The goal of mlr3-targets is to show how to use the mlr3 machine-learning framework in combination with the workflow package targets.

This example project showcases a benchmark of different learners (SVM, KKNN, RF), including hyperparameter tuning, across the iris and spam datasets.

The project shows examples of

dynamic branching in targets
creation of custom functions
using multiple "plans" to organize the project
the use of {renv} for package version control

Usage

To clone this repo, execute the following

usethis::use_course("mlr-org/mlr3-targets")

To install a fixed snapshot of the required R packages call

renv::restore()

To install the latest versions of the required R packages call

renv::hydrate()

After a successful installation of all dependencies call `

tar_make()

to run the complete project. Alternative, use tar_make_clustermq() to run in parallel.

This will build all R objects of the project (or "targets" in target's DSL) in the correct order.
You can visualize the project dependency structure via tar_visnetwork().
To load specific R objects into the global environment, call tar_load(<object name>).

See the targets manual for more information on {targets}.
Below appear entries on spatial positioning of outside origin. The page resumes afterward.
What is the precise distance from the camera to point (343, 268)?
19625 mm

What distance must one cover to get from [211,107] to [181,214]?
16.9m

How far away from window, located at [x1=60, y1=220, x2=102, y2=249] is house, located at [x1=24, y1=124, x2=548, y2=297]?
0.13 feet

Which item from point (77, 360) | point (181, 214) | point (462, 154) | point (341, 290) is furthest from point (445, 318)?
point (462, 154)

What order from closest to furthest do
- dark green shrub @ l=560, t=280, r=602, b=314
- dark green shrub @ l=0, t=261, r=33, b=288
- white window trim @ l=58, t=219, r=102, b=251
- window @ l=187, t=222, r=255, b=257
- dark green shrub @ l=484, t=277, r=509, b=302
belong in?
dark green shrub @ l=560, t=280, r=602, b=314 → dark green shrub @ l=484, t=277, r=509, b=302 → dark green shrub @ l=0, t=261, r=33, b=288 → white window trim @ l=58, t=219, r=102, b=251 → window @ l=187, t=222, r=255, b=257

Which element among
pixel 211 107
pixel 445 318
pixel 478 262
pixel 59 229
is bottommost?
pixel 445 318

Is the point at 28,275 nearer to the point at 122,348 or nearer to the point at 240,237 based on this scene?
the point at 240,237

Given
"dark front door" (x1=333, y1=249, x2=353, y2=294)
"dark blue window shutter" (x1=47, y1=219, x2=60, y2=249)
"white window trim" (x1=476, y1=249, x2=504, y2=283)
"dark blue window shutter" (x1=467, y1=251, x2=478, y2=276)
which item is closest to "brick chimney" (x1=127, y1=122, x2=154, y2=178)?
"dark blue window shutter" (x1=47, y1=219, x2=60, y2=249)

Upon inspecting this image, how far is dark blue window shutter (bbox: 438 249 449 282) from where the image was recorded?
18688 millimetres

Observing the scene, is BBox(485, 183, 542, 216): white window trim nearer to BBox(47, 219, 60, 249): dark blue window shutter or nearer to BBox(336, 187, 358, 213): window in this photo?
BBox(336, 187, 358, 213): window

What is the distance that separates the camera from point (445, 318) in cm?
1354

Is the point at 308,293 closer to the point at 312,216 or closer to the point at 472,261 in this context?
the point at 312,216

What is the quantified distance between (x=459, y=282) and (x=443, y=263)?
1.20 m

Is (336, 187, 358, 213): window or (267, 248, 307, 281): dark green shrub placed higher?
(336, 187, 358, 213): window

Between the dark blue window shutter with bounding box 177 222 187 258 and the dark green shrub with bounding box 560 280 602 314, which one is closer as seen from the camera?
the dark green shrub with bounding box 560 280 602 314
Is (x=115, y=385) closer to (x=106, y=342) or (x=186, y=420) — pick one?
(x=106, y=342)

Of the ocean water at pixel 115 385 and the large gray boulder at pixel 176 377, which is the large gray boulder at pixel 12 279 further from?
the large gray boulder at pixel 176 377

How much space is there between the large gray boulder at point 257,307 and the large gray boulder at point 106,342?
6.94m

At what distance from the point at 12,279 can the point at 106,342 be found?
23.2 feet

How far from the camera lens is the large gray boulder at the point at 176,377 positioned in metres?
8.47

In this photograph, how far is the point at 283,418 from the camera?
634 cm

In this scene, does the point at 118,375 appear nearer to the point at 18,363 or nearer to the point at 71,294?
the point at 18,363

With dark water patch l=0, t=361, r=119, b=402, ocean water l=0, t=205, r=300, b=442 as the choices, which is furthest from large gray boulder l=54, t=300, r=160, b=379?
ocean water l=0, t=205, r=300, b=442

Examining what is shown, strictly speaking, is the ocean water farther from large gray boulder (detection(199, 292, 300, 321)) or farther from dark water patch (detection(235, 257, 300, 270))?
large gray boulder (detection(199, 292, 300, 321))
Other targets learning resources

Acknowledgements

Will Landau for developing and maintaining {targets} in an awesome way
The mlr3 team for developing the {mlr3} package framework

Custom structure justification

This project uses a custom, personal structure for targets-based projects. The following bullet points outline the thoughts behind this structure.

Using R.utils::sourceDirectory() instead of a for-loop to source multiple scripts/directories makes _targets.R a bit cleaner with a minimal increase WRT to dependencies
Putting targets into plans/ (instead of all into _targets.R) and splitting them up across multiple R scripts allows for a meta-level organization of targets. Including the scripts individually in _targets.R allows to quickly comment out certain ones (which might relate to a standalone project part). This seems easier than searching for specific target which would avoid other project parts to be run
Each "plan" is visible in the global environment including the individual target count
The decision to place the list of required packages in packages.R instead of _targets.R is for the simple reason that the name of packages.R is very descriptive. When a new package is required, I just think "packages" in my head and grep for packages.R to add a new package.